According to Mikko Hypponen, F-Secure's chief research officer, however, this one exhorts users to buy a product to repair the infected file that has been quarantined. "When the W32/DatCrypt trojan infects a computer, it makes it seem as if some files, such as Microsoft Office documents, video, music and image files have been `corrupted', when the files have in fact been encrypted by DatCrypt", he said.

"Next the trojan creates what looks like an authentic message from Windows, advising the user to download and execute the `recommended file repair software' called Data Doctor 2010."

F-Secure says that, if the utility is downloaded and executed, the user receives a message that it can "only repair one file in unregistered version".

In order to repair – or more accurately – decrypt more files, the IT security vendor says that the the user has to buy the product for $89.95. After the money is paid, the software then returns access to the files.

Hypponen said that this trojan works in a very devious way, as the user is probably very relieved to get their files back and may not realise that he has just paid a ransom for their own files.
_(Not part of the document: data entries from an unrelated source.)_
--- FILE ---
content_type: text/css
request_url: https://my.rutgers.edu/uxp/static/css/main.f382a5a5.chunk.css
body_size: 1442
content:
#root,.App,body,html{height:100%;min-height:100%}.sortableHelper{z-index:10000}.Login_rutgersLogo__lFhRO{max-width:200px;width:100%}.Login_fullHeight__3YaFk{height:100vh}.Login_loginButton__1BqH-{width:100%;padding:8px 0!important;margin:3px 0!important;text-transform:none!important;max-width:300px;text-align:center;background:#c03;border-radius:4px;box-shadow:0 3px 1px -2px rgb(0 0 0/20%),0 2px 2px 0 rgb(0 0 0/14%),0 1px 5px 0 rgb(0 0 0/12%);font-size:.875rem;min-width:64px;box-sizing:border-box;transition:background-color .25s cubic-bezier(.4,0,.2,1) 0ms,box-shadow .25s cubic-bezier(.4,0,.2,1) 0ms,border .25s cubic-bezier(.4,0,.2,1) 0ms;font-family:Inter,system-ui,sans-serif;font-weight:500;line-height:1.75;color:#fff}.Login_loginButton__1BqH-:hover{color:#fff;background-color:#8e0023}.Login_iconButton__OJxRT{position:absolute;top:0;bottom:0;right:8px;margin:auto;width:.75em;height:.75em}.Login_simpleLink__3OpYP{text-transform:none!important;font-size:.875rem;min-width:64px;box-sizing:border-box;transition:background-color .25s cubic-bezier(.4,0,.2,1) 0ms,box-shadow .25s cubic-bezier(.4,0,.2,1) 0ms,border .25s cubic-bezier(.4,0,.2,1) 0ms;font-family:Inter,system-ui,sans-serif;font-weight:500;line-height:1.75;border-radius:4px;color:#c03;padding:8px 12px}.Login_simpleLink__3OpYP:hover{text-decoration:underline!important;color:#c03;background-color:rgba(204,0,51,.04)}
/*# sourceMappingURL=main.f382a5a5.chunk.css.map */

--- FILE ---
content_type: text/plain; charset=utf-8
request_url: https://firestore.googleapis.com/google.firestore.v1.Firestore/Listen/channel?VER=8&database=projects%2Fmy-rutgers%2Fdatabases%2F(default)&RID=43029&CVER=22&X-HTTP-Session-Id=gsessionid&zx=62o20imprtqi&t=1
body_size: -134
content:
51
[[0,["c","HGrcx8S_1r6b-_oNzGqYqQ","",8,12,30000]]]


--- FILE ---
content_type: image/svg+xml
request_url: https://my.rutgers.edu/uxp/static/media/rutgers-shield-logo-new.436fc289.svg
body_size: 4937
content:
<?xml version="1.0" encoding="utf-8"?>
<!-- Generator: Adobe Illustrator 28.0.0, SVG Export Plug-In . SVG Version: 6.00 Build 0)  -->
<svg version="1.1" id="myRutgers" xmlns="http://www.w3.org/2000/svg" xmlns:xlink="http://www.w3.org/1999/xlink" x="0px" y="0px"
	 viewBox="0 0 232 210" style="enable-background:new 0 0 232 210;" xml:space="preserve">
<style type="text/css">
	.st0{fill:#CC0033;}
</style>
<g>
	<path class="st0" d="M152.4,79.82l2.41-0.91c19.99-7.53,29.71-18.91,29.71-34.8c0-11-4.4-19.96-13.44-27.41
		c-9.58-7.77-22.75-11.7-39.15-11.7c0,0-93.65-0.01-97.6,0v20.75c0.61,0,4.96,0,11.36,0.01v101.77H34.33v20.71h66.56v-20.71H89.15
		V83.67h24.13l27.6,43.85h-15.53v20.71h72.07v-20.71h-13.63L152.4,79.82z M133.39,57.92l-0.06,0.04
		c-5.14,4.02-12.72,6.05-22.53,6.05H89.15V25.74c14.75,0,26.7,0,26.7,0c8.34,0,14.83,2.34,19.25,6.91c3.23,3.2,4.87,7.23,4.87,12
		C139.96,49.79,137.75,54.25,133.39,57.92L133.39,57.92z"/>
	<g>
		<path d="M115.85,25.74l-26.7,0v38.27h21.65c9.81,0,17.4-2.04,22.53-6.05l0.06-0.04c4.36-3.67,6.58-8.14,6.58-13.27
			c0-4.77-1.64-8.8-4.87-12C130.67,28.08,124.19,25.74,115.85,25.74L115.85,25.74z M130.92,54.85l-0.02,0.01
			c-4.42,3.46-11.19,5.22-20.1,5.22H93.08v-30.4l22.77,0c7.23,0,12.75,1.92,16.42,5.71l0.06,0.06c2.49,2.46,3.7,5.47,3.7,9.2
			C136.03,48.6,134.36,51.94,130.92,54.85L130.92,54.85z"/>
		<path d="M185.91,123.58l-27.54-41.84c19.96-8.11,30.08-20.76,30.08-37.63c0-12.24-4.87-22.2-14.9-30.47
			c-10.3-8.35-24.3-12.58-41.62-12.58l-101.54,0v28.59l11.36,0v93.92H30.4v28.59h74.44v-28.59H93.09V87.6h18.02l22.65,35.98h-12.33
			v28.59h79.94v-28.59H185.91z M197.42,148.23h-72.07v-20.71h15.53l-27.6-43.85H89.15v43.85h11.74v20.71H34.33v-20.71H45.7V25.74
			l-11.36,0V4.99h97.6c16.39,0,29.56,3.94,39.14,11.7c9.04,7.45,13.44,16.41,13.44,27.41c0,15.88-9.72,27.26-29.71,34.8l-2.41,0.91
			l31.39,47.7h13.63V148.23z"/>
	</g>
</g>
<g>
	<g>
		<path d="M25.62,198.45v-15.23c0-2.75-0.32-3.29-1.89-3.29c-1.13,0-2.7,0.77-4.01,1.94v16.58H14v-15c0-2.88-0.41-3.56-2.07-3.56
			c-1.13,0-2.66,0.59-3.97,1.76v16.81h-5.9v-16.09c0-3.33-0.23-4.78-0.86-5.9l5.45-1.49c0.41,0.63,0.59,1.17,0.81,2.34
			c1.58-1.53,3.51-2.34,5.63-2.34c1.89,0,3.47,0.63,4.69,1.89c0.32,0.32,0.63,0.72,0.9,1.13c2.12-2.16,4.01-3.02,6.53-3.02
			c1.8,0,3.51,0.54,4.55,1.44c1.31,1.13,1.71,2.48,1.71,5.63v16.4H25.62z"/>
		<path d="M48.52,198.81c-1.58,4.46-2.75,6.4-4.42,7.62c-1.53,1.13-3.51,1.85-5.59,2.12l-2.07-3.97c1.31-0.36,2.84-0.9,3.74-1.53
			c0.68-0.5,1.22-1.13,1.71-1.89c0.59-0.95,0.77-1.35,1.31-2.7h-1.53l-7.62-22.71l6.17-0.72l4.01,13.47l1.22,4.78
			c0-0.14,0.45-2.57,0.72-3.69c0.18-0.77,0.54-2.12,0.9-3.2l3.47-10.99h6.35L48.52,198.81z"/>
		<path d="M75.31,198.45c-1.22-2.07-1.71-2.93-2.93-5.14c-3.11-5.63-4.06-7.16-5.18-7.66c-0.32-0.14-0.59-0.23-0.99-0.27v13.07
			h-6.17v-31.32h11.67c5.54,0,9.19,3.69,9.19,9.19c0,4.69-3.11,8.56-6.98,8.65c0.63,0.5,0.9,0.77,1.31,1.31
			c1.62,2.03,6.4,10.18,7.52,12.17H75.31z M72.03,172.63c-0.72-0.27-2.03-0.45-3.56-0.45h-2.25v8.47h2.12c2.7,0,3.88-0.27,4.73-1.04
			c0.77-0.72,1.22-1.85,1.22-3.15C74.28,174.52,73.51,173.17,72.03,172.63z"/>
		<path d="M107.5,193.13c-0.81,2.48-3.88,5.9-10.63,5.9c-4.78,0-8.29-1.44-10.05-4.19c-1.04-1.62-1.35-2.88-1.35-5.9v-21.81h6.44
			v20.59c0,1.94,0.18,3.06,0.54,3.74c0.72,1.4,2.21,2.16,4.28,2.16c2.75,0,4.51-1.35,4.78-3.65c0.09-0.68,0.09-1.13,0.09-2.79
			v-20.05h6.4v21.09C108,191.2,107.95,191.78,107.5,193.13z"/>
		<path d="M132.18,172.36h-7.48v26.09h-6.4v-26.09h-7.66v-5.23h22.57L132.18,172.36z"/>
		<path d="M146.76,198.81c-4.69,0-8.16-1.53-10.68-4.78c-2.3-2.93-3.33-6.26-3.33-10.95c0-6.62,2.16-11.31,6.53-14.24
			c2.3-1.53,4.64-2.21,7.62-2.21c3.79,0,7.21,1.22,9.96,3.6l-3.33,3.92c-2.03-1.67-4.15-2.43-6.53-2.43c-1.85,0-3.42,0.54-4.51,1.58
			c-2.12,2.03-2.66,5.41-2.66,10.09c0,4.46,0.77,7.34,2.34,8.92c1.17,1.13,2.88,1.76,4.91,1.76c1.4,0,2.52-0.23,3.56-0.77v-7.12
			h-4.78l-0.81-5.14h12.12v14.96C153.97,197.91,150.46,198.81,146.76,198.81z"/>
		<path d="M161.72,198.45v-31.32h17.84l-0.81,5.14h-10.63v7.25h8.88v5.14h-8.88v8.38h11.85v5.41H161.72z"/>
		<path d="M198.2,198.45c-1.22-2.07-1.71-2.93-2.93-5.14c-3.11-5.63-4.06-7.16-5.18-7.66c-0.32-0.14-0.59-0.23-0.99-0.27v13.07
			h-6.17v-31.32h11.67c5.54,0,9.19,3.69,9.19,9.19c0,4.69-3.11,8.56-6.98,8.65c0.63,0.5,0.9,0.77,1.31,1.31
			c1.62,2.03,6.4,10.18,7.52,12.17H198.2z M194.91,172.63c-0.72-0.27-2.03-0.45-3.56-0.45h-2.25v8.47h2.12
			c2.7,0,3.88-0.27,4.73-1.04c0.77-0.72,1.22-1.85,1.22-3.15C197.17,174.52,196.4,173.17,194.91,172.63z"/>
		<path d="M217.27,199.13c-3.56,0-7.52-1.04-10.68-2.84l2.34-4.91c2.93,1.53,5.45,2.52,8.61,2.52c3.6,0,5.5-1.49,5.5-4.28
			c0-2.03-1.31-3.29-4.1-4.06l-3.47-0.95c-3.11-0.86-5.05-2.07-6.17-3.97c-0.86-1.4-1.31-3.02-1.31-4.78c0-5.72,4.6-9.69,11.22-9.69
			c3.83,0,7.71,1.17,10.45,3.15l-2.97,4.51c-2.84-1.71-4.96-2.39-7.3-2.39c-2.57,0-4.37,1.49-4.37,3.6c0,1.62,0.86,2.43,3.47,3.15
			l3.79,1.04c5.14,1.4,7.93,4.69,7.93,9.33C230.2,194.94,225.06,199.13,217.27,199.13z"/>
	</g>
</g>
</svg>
"The user may even recommend what seems like an excellent file recovery product to his friends. Similar ransomware tricks have also involved the File Fix Pro utility during the past year",  Hypponen explained.

According to F-Secure, these criminal schemes only work if the user has not backed up his important files elsewhere. The company recommends that everyone backs up their important files regularly, either on removable media like CDs, DVDs or USB thumb drives, or with online resources.